**Task details**
Report every line of the records that contains the word "snowy", copying each one in full.

Spatial reasoning question data:
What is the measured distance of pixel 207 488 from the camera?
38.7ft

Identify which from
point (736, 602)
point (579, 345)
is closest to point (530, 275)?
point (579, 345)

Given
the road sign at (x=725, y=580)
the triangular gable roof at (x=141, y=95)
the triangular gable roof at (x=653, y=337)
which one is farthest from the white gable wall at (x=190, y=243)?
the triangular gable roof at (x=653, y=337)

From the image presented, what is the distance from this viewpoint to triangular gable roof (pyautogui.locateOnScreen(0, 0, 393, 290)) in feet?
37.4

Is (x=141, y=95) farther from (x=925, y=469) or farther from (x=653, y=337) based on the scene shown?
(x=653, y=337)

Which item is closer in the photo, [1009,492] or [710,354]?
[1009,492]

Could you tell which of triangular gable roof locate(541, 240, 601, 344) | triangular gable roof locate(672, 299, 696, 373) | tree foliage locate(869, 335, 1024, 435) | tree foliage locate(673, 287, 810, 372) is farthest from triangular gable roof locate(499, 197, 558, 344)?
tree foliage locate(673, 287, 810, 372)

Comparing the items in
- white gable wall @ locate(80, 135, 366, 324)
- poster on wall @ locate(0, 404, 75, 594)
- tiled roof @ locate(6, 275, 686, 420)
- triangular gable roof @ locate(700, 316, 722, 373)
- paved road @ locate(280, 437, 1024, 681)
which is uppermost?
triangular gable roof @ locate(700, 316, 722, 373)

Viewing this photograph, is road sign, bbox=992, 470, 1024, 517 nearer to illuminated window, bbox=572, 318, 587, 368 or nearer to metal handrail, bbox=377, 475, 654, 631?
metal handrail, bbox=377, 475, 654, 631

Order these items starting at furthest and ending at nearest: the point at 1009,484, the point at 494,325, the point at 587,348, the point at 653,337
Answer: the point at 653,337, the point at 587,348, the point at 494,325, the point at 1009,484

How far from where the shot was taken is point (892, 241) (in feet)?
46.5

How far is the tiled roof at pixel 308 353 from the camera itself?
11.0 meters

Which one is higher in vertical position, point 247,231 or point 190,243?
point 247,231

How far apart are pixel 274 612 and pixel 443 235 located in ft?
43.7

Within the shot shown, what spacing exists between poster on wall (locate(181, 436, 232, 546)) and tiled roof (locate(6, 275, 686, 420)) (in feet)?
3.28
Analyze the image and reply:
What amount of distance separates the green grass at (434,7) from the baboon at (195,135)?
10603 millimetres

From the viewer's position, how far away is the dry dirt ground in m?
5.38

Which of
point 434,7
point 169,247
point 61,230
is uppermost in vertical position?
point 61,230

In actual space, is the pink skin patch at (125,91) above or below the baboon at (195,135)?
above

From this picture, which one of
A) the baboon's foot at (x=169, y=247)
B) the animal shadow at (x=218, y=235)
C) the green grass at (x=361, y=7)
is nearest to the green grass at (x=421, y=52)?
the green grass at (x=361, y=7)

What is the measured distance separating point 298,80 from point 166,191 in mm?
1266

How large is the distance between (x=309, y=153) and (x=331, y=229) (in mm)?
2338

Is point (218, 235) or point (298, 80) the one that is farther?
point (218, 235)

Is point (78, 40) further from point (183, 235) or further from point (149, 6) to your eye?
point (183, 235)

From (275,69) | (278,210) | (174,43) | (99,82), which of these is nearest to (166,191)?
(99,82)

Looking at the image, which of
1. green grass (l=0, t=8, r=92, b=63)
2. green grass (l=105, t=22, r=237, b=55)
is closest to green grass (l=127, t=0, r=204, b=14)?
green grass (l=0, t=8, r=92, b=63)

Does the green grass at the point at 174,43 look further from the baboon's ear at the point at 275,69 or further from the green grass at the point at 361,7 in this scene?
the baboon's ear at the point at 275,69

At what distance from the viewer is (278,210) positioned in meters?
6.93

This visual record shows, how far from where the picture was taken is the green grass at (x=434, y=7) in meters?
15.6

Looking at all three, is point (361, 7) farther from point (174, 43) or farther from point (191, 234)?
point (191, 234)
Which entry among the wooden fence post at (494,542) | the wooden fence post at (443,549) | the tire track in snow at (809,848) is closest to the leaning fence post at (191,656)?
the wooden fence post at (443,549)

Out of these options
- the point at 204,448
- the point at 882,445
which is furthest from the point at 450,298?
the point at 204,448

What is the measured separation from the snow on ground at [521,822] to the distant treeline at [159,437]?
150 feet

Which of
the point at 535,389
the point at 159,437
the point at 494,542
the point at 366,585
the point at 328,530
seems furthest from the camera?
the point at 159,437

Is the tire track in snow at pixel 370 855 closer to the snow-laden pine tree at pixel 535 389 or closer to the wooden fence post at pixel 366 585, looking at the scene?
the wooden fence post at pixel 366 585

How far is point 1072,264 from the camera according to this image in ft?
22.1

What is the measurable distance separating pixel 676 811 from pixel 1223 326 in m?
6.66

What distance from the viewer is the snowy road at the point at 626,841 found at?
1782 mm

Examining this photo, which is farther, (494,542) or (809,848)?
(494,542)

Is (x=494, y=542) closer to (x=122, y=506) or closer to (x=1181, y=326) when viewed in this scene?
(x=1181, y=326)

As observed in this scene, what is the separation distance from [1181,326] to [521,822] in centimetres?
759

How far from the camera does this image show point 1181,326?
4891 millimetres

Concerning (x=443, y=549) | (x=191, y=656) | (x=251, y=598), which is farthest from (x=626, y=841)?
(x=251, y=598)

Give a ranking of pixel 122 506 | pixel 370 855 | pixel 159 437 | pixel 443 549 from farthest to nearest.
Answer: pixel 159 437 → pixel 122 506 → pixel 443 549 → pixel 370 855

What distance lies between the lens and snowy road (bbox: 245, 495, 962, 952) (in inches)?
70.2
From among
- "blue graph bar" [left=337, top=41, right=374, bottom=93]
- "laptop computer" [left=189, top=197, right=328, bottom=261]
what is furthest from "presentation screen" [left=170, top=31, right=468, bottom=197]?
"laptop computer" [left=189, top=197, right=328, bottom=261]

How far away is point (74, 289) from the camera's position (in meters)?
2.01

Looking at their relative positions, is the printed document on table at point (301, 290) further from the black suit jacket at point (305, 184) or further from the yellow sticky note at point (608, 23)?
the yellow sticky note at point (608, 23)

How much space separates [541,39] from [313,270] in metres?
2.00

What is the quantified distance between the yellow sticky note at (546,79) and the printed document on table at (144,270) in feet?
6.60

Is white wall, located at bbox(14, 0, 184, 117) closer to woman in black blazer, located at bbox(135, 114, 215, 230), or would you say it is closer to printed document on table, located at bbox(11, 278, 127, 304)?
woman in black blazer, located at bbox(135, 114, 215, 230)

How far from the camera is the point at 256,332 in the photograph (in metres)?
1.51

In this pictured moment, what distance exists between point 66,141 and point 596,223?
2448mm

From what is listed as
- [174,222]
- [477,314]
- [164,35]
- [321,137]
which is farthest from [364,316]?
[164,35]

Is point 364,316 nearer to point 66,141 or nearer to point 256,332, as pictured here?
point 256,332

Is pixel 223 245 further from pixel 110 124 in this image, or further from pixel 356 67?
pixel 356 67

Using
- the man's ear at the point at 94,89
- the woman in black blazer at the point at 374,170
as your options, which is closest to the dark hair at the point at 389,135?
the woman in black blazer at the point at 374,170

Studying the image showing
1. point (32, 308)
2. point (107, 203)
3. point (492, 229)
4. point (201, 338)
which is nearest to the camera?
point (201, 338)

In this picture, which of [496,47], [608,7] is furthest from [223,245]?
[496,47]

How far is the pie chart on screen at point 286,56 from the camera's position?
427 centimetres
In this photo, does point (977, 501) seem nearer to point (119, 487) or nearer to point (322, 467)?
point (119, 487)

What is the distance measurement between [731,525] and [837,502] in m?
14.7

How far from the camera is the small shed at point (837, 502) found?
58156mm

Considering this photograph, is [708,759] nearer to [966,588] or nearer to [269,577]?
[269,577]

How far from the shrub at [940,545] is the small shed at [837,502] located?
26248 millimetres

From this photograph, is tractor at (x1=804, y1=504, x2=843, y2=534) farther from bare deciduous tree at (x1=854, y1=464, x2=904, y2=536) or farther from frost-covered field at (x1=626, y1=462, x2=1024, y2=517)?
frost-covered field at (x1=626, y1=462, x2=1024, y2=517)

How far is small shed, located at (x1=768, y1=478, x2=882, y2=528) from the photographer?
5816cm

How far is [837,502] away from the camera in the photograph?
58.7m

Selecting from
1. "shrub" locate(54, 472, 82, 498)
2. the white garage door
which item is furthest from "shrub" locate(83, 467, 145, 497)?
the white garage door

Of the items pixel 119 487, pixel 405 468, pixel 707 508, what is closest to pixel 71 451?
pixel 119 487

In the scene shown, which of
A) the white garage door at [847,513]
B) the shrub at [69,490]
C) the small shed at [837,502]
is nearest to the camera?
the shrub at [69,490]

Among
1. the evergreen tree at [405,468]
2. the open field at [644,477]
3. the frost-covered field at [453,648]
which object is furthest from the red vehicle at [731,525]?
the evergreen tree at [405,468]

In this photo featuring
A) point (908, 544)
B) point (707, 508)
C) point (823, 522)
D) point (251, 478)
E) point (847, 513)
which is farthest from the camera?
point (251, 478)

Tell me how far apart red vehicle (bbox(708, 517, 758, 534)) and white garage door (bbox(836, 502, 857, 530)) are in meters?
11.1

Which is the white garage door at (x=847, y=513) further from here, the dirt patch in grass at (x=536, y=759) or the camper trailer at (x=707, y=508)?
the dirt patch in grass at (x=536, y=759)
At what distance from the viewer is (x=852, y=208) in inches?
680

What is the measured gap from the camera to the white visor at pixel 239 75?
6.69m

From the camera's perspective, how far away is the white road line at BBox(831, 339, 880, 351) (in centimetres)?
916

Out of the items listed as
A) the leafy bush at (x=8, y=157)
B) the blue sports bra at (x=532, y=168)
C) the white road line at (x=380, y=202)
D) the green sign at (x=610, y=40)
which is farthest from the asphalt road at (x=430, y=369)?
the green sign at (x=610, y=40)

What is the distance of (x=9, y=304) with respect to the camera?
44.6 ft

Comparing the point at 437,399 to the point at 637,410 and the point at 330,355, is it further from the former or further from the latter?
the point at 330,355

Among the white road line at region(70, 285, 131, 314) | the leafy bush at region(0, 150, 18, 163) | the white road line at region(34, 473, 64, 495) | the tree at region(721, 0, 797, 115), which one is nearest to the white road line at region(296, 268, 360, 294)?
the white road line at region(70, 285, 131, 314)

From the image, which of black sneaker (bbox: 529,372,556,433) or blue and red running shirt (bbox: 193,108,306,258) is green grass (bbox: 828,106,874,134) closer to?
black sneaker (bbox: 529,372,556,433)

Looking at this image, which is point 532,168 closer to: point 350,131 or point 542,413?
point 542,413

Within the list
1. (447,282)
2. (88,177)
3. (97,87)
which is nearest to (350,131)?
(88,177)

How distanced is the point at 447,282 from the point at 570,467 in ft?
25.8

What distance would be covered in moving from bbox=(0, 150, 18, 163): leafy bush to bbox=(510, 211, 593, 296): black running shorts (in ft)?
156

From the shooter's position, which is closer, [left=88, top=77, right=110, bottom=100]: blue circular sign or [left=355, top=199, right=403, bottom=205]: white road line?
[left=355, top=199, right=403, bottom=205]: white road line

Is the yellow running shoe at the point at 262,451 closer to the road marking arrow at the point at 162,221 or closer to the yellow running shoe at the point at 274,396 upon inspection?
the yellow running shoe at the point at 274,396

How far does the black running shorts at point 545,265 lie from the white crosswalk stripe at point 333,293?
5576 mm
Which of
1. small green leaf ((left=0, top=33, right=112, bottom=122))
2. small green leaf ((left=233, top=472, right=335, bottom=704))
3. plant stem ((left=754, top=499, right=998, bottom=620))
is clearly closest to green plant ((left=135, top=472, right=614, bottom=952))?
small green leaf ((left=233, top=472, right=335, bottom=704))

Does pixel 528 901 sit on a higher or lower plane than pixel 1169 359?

**Correct result**
What distance from the viewer is the snowy road at the point at 626,841 found at?
What distance lies between the lens and snowy road (bbox: 245, 495, 962, 952) (in inches)?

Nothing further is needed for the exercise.